To designate MapForce Server as target execution engine, click the BUILT-IN ( ) toolbar button in MapForce. This will also ensure your mapping benefits from most available features. If you select another transformation language, certain MapForce features might not be supported in that language.
As mentioned above, the primary concern of join optimization is to address nested loops in an efficient way. Let's now have a closer look at how nested loops occur in first place.
The typical case when nested loops occur is when the mapping contains at least one Join component, and SQL JOIN mode** is not possible.
** When certain conditions are met in MapForce, mappings could allow for a special execution mode called "SQL Join mode". SQL Join mode is possible only if the mapping reads data from a database. When data is joined this way, the join operation is undertaken by the database (that is, an SQL JOIN takes place), and this eliminates the need for nested loops in the mapping execution engine. For more information about SQL Join mode, refer to the MapForce documentation (https://www.altova.com/documentation.html).
For example, the image below illustrates a mapping (designed with Altova MapForce) which combines data from two XML files using a Join component. On the computer where MapForce is installed, this mapping is available at the following path: ..\Documents\Altova\MapForce2022\MapForceExamples\Tutorial\JoinPeopleInfo.mfd.

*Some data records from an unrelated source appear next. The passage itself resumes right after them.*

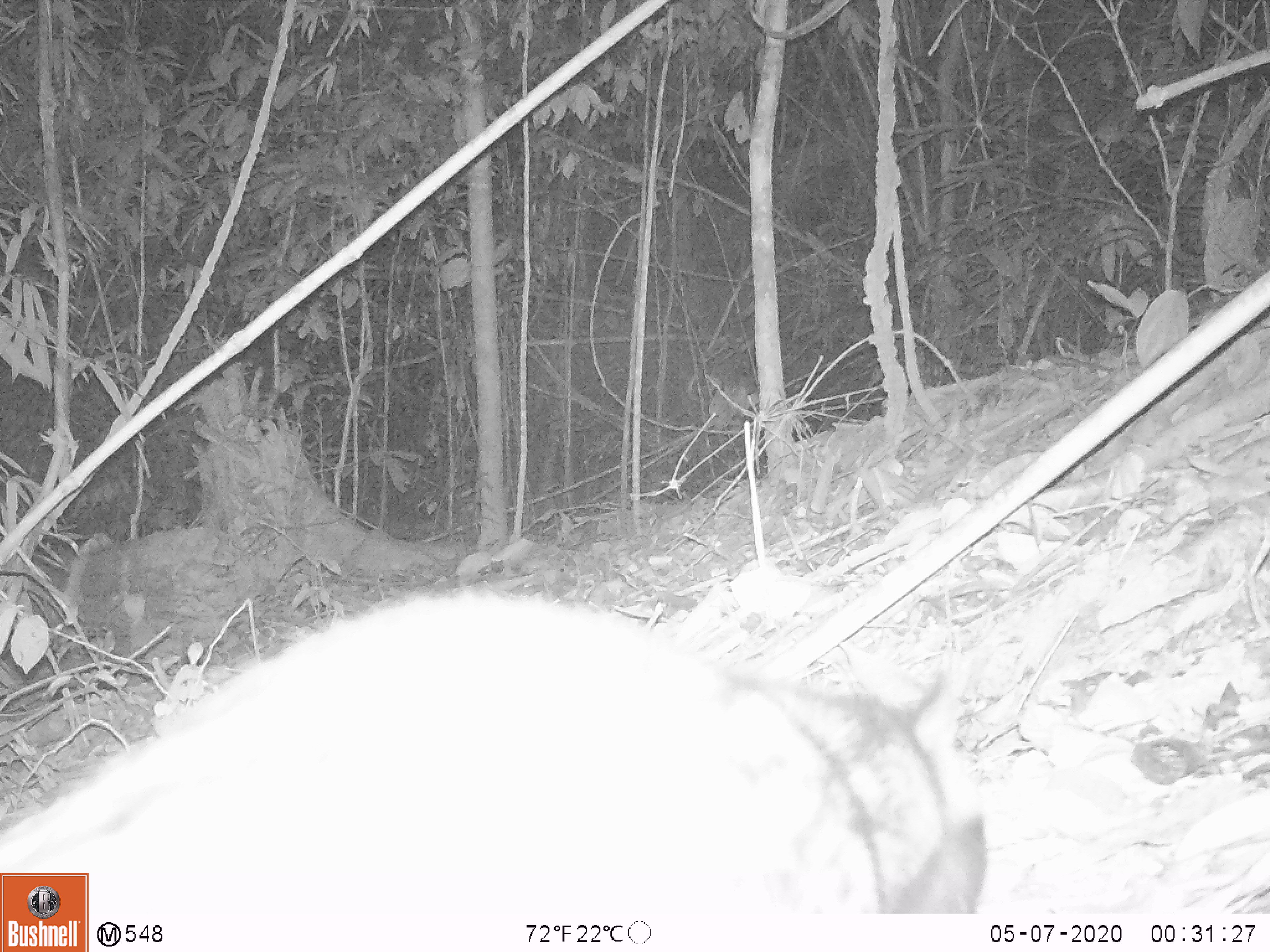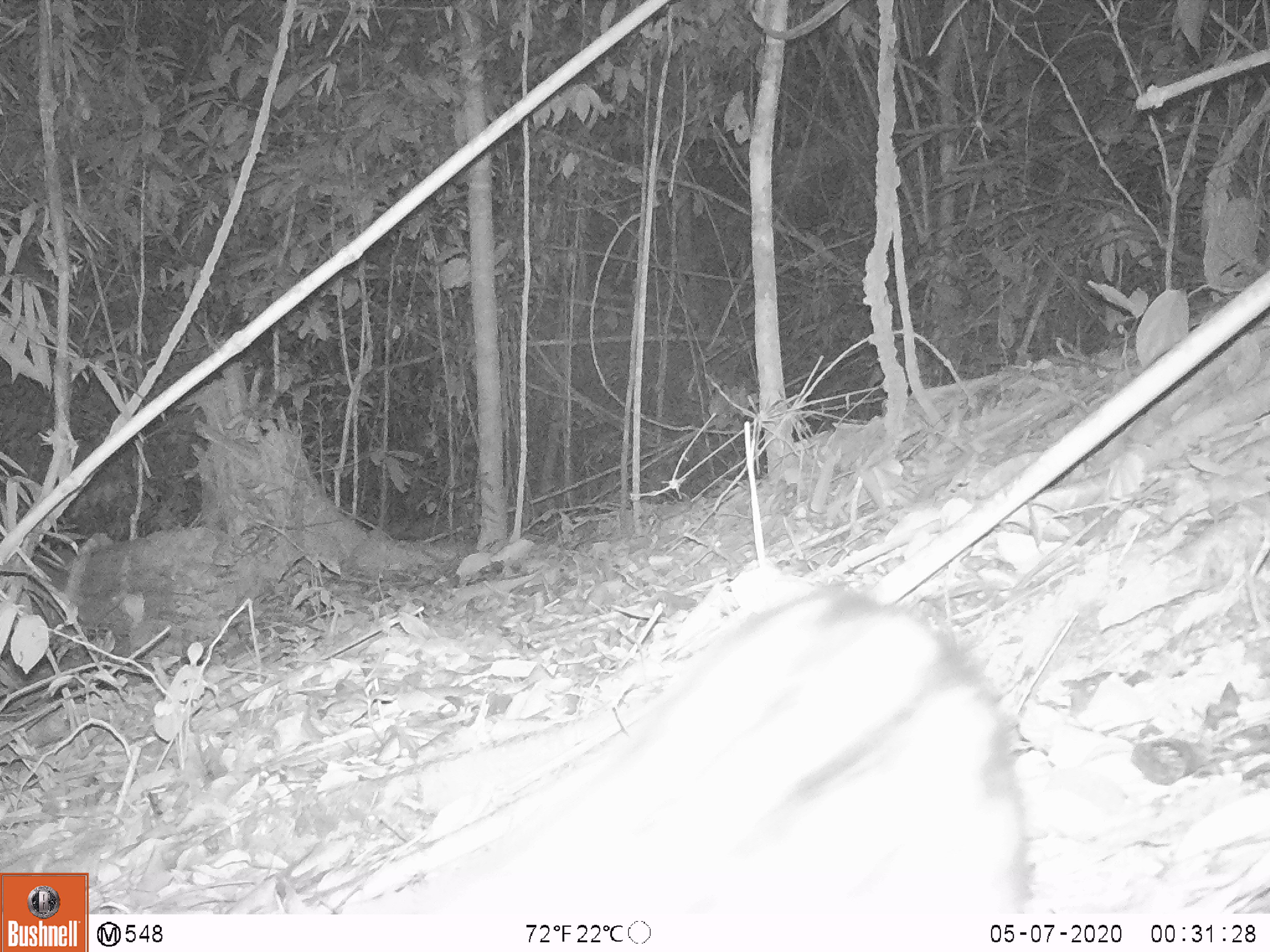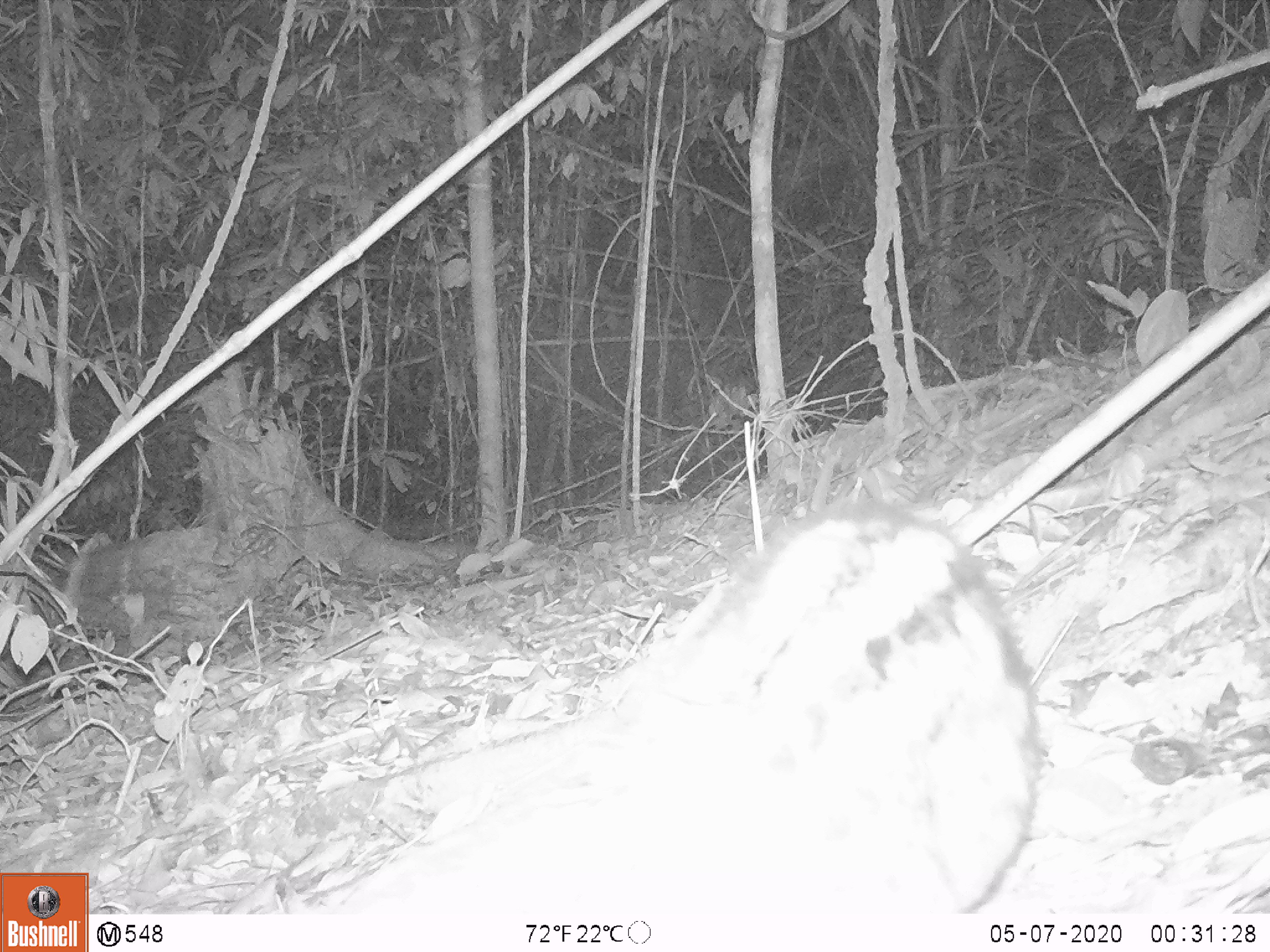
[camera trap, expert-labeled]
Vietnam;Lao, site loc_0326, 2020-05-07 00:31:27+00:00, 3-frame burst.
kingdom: Animalia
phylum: Chordata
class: Mammalia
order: Carnivora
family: Viverridae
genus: Paradoxurus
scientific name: Paradoxurus hermaphroditus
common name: common palm civet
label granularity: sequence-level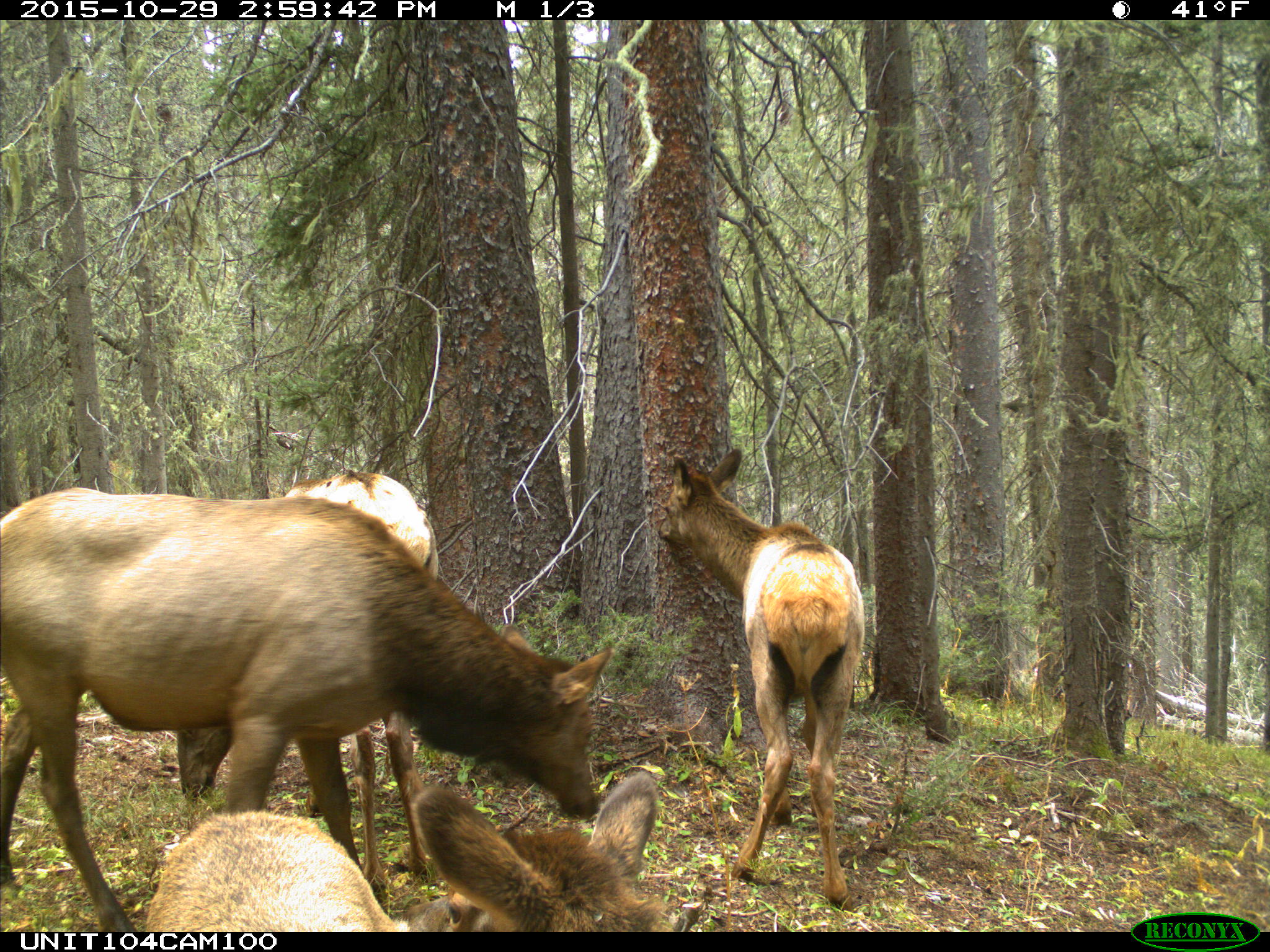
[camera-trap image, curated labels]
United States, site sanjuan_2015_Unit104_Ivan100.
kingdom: Animalia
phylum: Chordata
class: Mammalia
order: Artiodactyla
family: Cervidae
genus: Cervus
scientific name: Cervus elaphus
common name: red deer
Cervus elaphus (red deer).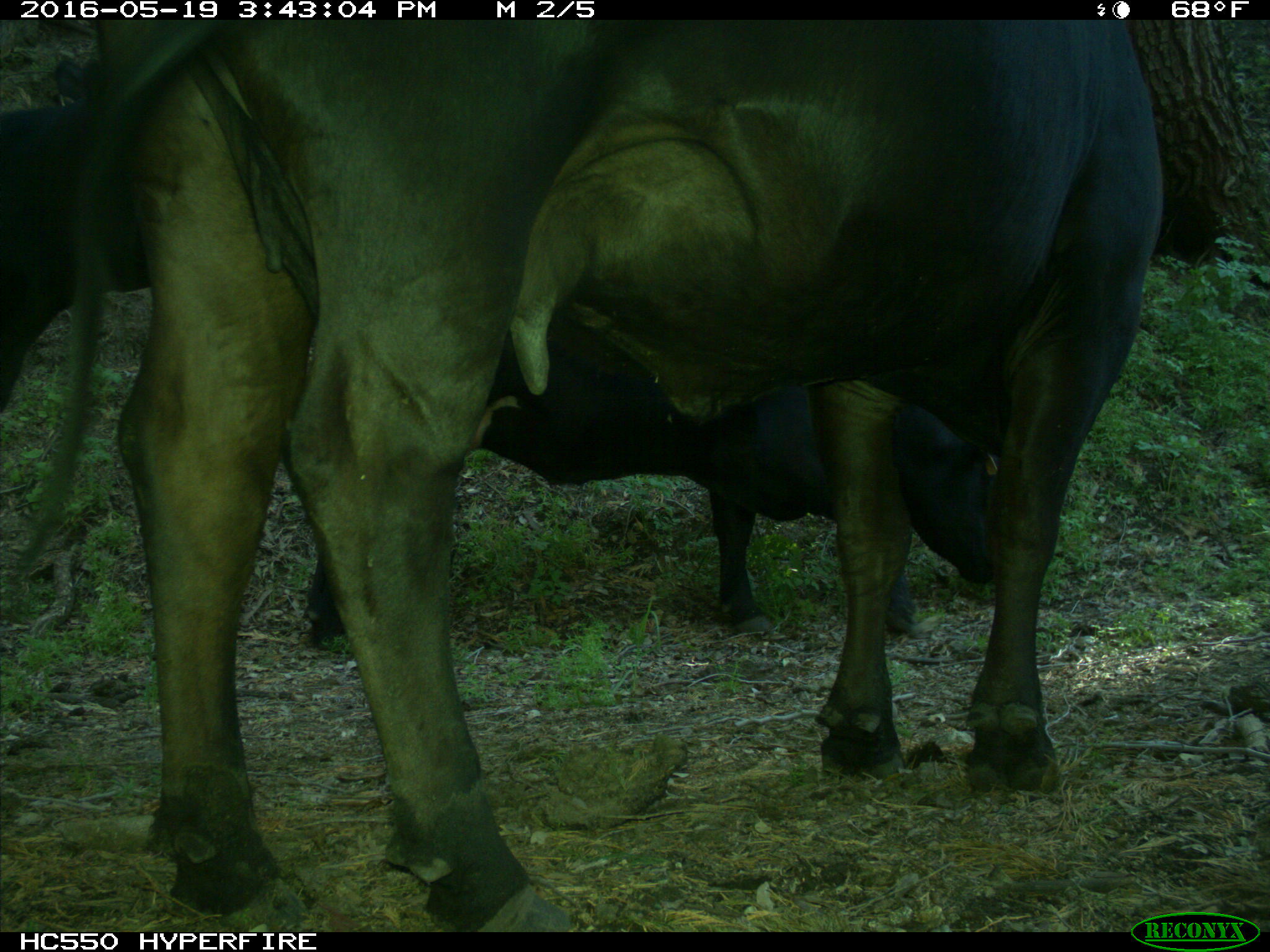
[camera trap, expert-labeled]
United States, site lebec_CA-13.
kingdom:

Some people data is available only in the first XML file (Email, Phone), while some other data is available only in the second XML file (City, Street, Number). The goal of the mapping is to write to the target XML file the merged data of all people where FirstName and LastName correspond in both source structures.
In MapForce, a Join component pairs items in two sets according to some custom condition, which implies comparing each item in set 1 with each item in set 2. The total number of comparisons represents the cross-join (Cartesian product) of both sets. For example, if the first set contains 50 items, and if the second set contains 100 items, then a total of 5000 (50 x 100) comparisons will occur. In the mapping above, the sets that are being compared correspond to all instance items of the two XML structures connected to the Join component.
|Note:||Join optimization (a feature of MapForce Server Advanced Edition) should not be confused with Join components (a feature of MapForce). For more information about Join components, refer to the MapForce documentation (https://www.altova.com/documentation.html).|
As expected, from a performance perspective, mappings that contain nested loops would need more time to run. Imagine a situation where both joined sets contain millions of records. This can easily affect performance, and this is where join optimization is useful. In very broad lines, join optimization behaves like a database engine that is optimized to look up (index) extremely large sets of data. Except that, as illustrated by the mapping above, join optimization deals not only with data originating from databases. Join optimization eliminates nested loops regardless of the data kind, by building, where possible, internal lookup tables which are queried at mapping runtime. This significantly improves the mapping performance and ultimately reduces the time required to execute the mapping.
|Note:||When join optimization occurs, running the mapping will take less time but typically require more memory as well. Be aware that memory usage patterns depend on various complex factors; therefore, observed behaviour may differ depending on the case.|
Join optimization can accelerate not only mappings with joins, but also those which use filter components. In MapForce, a filter processes a sequence of items (that is, it checks a given Boolean condition for each instance of the item connected to the node/row input). If the Boolean condition is connected to a function which, in its turn, must iterate over another sequence of items, and if the mapping context demands it, then a situation similar to a join happens. If the filter must perform a cross-comparison of each item in two sets, then it qualifies for join optimization.
In order for the mapping to benefit from join optimization, it must be run by MapForce Server Advanced Edition. To execute a mapping with MapForce Server Advanced Edition, open it in MapForce, and compile it to a mapping execution (.mfx) file using the menu command File | Compile to MapForce Server Execution File. Then run the .mfx file by using an API method in your language of choice, or the run command of the command line interface (see also How It Works).